With every new language or even new environment there comes time to ask yourself very important question: How will I test that? Kotlin itselft is just awesome. But state of its test frameworks is just not awesome.

This is state for 15th January 2018. For update on current state of testing frameworks, see: Kotlin testing frameworks - revisited

To even start to consider using some framework, it needs to be popular. With popularity comes support and future development, that’s pretty obvious. Taking that into account for Kotlin currently there are 3 possibilities:

I’m not going to distinguish between JUnit and TestNG - you probably already have your favorite one, this articles focuses on new stuff for Kotlin. For the sake of simplicity I will just talk about JUnit.

Ok, let’s make it clear - current state of Kotlin test framework sucks.

Spek

Spek logo

I tried it in early 2017 and I failed miserably. Or maybe it was Spek that failed miserably with being user-friendly. It was before 1.0 version, so a lot could change, right? Current version is 1.1.15 so it works, right? Yeah… it doesn’t.

I was about to give Spek another chance. However, I watched talk from KotlinConf Testing Kotlin at Scale: Spek by Artem Zinnatullin. First of all, some arguments of Artem are really invalid with good programming practices, he is not good at convincing to switch. But I was eager to try Spek anyway, I hoped this video would be a nice introduction. It was a nice introduction but for NOT using Spek. Artem explicitly states that you should not use version 1.X, 2.0 is coming soon! It was about to come soon and we are over 2 months from the conference and on Spek repo:

2.0 version still waiting

We can keep waiting. If one of the main contributors say to wait for 2.0 release and not use older releases, I’m listening. It’s a pity we have to wait so long for something so promising. I’m just starting new project and was going to use Spek but with current state - not a chance.

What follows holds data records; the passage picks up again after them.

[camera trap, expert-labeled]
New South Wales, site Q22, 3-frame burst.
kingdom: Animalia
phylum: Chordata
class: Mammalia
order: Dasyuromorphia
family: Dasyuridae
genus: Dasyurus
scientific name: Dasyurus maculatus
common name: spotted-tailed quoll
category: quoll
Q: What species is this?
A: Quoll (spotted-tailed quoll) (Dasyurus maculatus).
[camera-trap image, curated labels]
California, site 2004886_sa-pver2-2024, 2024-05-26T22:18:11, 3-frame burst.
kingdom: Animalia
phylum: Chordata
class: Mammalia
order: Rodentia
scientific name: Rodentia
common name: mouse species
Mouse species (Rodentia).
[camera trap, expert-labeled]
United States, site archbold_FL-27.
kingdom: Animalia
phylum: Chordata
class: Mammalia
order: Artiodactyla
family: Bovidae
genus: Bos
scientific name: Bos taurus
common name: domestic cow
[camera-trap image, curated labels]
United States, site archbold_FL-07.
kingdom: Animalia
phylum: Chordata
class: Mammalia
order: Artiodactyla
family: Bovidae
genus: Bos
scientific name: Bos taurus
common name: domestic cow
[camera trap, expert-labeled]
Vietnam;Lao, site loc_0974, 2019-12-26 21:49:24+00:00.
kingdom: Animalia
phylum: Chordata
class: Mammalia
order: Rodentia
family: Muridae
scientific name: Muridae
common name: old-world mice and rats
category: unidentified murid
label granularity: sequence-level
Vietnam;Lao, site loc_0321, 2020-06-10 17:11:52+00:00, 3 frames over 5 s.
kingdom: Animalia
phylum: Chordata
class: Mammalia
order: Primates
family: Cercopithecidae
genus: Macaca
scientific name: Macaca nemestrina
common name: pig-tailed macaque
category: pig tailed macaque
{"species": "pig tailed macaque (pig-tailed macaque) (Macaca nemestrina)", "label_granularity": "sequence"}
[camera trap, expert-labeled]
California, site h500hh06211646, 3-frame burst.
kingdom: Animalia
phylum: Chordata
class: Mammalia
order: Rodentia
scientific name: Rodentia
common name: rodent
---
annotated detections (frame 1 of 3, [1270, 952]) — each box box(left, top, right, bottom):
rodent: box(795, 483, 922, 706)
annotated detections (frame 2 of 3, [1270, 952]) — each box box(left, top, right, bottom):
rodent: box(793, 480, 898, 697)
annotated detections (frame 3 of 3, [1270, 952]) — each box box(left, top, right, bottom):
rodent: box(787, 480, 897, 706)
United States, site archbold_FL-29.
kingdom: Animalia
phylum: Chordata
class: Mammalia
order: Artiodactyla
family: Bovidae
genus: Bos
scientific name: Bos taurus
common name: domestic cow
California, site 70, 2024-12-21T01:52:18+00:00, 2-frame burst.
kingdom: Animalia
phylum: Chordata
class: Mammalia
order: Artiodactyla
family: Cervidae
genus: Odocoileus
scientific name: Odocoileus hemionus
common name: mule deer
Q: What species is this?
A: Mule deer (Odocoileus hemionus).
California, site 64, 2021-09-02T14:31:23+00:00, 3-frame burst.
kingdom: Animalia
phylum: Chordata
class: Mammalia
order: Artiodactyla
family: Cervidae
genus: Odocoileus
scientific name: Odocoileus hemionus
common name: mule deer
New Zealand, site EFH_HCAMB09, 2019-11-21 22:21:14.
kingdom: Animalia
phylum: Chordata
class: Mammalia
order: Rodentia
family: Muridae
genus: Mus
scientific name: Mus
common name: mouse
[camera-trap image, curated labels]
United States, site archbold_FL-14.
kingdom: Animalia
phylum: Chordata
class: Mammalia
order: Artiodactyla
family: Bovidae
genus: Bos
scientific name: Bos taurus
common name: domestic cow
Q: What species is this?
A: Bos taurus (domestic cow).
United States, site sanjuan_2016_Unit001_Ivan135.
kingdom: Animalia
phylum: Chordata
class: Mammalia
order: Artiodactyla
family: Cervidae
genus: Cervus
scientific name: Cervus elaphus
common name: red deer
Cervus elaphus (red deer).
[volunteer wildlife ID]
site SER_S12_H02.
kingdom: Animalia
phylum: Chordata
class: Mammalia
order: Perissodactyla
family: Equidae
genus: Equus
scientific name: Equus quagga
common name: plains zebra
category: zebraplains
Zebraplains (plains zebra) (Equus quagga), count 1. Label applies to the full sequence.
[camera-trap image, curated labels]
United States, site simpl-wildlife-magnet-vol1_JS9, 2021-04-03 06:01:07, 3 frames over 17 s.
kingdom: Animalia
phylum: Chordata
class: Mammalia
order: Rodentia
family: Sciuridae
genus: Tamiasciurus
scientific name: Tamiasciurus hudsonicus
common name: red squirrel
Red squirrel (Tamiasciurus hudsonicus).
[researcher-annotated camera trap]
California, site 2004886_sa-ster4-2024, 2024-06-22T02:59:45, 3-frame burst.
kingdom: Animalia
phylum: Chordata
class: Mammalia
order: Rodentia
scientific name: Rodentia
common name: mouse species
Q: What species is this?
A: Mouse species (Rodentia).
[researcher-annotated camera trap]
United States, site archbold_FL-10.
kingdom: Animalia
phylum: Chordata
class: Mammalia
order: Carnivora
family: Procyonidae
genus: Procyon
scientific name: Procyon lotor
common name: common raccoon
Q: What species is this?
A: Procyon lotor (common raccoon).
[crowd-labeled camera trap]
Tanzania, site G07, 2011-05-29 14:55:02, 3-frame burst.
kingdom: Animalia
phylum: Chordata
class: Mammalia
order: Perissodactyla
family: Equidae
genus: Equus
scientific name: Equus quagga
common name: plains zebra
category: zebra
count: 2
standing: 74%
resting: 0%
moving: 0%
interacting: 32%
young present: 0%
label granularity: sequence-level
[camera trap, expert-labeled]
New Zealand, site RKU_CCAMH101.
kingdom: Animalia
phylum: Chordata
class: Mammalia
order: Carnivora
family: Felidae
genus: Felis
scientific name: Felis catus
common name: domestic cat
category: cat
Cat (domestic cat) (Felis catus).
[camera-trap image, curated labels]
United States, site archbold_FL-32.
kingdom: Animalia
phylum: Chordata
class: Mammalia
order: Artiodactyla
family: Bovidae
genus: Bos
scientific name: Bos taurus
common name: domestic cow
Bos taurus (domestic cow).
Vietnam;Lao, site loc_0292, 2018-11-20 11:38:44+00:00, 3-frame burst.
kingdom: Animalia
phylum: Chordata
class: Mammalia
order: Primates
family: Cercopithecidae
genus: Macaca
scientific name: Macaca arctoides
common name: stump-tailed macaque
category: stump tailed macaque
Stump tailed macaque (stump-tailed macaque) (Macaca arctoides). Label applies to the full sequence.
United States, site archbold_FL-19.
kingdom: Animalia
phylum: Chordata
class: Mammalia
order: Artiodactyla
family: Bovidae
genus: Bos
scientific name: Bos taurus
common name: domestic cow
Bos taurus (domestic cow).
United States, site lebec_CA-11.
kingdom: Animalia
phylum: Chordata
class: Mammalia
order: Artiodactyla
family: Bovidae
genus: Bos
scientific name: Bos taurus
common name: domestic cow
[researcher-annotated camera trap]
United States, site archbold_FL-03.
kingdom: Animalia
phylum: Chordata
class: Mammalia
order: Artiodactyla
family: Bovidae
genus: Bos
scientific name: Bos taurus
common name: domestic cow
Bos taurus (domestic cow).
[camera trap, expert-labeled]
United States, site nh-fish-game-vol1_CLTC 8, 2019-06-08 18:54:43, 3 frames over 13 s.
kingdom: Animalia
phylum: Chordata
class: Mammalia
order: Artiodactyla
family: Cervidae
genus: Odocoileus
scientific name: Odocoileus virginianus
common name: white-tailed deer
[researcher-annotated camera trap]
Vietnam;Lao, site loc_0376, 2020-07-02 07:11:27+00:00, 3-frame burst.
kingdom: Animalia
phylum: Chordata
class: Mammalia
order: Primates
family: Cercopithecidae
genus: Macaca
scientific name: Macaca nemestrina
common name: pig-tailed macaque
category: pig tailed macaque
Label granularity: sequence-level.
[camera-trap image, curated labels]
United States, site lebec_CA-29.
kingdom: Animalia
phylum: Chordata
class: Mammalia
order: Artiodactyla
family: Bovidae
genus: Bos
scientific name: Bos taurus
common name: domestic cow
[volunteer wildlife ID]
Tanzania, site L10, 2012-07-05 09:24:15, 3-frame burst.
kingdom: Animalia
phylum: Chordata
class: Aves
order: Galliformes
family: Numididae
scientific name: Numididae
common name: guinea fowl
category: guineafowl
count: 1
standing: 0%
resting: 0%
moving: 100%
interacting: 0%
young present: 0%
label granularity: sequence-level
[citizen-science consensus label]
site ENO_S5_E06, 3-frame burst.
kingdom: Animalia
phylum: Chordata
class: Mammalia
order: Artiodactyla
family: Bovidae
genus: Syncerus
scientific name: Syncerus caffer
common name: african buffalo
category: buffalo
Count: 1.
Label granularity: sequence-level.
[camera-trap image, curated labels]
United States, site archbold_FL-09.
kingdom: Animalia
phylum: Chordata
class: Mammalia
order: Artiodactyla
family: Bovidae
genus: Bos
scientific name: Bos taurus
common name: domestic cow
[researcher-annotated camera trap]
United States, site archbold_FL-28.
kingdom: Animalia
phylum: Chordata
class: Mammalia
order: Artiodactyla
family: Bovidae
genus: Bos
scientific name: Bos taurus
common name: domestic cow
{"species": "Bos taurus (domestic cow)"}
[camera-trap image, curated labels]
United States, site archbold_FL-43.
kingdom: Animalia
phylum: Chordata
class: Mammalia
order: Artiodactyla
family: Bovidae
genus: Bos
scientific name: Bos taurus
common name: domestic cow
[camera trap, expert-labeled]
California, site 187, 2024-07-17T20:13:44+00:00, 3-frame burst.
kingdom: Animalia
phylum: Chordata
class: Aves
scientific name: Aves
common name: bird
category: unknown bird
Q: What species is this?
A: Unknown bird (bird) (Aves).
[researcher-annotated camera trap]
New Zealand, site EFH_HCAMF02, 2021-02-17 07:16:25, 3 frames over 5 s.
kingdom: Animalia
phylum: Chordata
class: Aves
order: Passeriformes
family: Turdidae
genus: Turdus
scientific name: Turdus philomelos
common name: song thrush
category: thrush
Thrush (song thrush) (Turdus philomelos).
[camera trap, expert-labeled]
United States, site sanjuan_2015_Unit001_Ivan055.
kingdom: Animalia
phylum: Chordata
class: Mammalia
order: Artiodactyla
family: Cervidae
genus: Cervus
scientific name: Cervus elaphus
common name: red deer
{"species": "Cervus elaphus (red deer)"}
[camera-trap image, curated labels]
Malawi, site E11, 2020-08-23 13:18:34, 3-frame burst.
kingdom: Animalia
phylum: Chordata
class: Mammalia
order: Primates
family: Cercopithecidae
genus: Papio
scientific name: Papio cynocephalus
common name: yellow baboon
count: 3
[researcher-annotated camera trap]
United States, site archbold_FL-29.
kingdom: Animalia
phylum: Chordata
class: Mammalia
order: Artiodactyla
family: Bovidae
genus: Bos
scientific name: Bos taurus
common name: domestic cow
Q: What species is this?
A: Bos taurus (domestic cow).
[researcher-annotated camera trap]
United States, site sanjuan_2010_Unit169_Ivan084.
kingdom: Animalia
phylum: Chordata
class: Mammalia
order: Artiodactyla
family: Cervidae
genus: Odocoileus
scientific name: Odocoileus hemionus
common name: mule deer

TL;DR - Don’t use until 2.0

Kotlintest

Kotlintest logo

I already used Kotlintest in a project, because entry barrier is much easier than in Spek. I really enjoyed its structure - it’s lovely you can use the structure you like. Of course StringSpec FTW! Useful matchers, ease of asserting exceptions and eventually lambda make tests much more readable. I like it.

But nothing is perfect and one big imperfect thing is the development of the project. It’s slow. I really appreciate all hard work put into this, but the fact is that doing JUnit equivalent of @Before and @After - which seems like the most basic stuff - is broken for a few months already. There is a fix for it but author of Kotlintest wants to make it to 3.0 already. And… we are still waiting for 3.0.

Also there is no way to run single test - Spek has this weird way of adding ‘f’ at the beginning of test and Kotlintest has only open issue for Intellij plugin.

Maybe these are small issues compared to all goodness coming from Kotlintest. If that’s true, feel free to use this framework. I just hope the development will speed up, because Kotlin’s version of scalatest would be amazing.

TL;DR - Cool constructs, better than Spek, can be buggy

JUnit

JUnit logo

I don’t have much experience with TestNG, but JUnit is just JUnit. Proven, everything works, stable, as future-proof as it gets. JUnit with Kotlin works great. Of course remember about naming your test with backtick and spaces

public `should be useful blog post`()

That itself is cool but you can add more Kotlin awesomeness with Kluent or HamKrest and your tests may look like this:

"hello" shouldEqual "hello"

assert.that("hello", startsWith("h") and endsWith("o"))

Beautiful enough <3

JUnit is framework that can be extended with use of Kotlin. Maybe you don’t need much more than that?

TL;DR JUnit is already pretty good and can be extended with Kotlin libraries

Summary

What would I choose? Definitely not Spek. I’m a fan of Kotlintest because it’s very promising but with its current state I’d lean towards JUnit with libraries. Old, boring JUnit, but refreshed thanks to Kotlin abilities.

Saying that, I root for Spek and Kotlintest to make Kotlin testing even nicer.